INSTRUCTIONS TO FOLLOW: Reproduce the travel account of the drive to Granada word for word, in full.

PASSAGE PROVIDED:
[start]

Yep, our 12.30 pm arrival time slipped to 14.40, but luckily our itinerary had allowed for that.  We had a 3.5 hour journey ahead to Granada on motorways so straight forward or so we thought.  At first we just couldn’t believe how easy the driving was – all cars going one way on the motorway, no sheep or cows to contend with, no pedestrians, no buses stopping for passengers, no police road blocks, no donkey and carts, people driving within marked lanes, no horns beeping........

However, we were driving up a reasonably steep hill (the drive to Granada from Algerciras is up hill as it goes through a lot of mountainous terrain), when the car just didn’t seem to want to go.  Chris had his foot flat on the floor and we just kept slowing down.  We’ve no idea what the problem is (a consultation on the web lists a multitude of possibilities ranging from a cheap repair to a write off scenario), but we hope the car will limp on to Seville (a short drive from here, and then get us home. 

A tantalising glimpse of the Alhambra from our hotel...

[end]

DATA ENTRIES:
[start]

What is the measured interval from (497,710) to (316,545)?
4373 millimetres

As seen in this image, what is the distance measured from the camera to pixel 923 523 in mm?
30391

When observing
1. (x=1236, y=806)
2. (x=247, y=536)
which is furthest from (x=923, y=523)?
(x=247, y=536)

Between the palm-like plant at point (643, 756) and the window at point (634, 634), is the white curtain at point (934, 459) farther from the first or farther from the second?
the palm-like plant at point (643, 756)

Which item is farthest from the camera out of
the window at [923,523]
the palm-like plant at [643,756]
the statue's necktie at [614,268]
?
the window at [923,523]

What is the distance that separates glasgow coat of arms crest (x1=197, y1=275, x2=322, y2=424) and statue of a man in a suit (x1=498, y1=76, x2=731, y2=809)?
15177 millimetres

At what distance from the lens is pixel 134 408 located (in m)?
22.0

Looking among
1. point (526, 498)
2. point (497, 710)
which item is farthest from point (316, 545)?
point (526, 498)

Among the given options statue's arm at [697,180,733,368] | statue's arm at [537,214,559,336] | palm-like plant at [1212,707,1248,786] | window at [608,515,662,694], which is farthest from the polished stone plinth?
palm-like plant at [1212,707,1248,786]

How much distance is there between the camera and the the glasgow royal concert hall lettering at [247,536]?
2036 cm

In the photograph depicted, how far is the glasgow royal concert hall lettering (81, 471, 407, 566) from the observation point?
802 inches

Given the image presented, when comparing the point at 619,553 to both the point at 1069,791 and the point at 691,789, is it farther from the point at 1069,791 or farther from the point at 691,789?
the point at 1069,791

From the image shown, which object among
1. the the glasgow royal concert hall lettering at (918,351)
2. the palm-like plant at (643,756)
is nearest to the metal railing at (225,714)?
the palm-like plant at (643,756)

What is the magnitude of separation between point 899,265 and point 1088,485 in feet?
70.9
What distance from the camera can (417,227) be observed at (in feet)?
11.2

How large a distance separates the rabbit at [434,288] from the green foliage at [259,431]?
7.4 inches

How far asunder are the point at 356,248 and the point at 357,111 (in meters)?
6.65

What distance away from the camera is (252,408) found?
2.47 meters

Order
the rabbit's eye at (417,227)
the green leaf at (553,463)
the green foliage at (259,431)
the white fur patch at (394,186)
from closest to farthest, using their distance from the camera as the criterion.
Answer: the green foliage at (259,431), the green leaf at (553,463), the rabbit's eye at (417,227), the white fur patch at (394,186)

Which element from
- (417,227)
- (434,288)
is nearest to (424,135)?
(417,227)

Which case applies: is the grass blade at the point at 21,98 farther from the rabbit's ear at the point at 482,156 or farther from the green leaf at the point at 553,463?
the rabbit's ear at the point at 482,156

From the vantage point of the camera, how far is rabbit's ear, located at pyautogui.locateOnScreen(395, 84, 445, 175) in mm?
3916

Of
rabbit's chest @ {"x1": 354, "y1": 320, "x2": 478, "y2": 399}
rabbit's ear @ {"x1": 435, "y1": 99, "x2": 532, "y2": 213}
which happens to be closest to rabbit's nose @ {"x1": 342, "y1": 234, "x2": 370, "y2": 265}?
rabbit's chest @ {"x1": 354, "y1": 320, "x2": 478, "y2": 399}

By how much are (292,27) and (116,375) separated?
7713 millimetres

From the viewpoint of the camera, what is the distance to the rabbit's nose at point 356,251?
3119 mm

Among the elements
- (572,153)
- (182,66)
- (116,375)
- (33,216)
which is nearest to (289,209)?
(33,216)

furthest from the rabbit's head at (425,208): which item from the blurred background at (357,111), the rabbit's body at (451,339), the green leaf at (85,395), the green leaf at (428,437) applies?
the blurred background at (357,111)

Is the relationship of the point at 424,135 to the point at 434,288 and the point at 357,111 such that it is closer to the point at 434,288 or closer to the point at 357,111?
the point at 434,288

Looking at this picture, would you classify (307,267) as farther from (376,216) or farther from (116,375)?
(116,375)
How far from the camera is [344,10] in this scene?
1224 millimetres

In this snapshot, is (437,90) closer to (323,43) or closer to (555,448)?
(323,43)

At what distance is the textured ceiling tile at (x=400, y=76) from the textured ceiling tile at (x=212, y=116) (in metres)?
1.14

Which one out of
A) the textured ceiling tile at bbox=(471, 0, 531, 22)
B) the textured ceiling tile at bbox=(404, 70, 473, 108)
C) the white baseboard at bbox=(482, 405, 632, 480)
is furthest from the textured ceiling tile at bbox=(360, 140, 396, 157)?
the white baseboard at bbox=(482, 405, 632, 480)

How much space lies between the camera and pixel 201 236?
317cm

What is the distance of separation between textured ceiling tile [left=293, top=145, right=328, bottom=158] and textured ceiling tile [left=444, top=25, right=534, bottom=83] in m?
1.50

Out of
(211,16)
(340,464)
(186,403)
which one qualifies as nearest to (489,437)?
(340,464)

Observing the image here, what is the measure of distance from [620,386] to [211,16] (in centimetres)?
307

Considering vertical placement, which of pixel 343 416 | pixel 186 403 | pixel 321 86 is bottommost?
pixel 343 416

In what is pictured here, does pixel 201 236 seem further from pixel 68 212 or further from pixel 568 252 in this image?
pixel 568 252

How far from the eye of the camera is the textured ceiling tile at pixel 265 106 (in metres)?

[end]

ANSWER TO THIS TASK:
Yep, our 12.30 pm arrival time slipped to 14.40, but luckily our itinerary had allowed for that.  We had a 3.5 hour journey ahead to Granada on motorways so straight forward or so we thought.  At first we just couldn’t believe how easy the driving was – all cars going one way on the motorway, no sheep or cows to contend with, no pedestrians, no buses stopping for passengers, no police road blocks, no donkey and carts, people driving within marked lanes, no horns beeping........

However, we were driving up a reasonably steep hill (the drive to Granada from Algerciras is up hill as it goes through a lot of mountainous terrain), when the car just didn’t seem to want to go.  Chris had his foot flat on the floor and we just kept slowing down.  We’ve no idea what the problem is (a consultation on the web lists a multitude of possibilities ranging from a cheap repair to a write off scenario), but we hope the car will limp on to Seville (a short drive from here, and then get us home. 

A tantalising glimpse of the Alhambra from our hotel...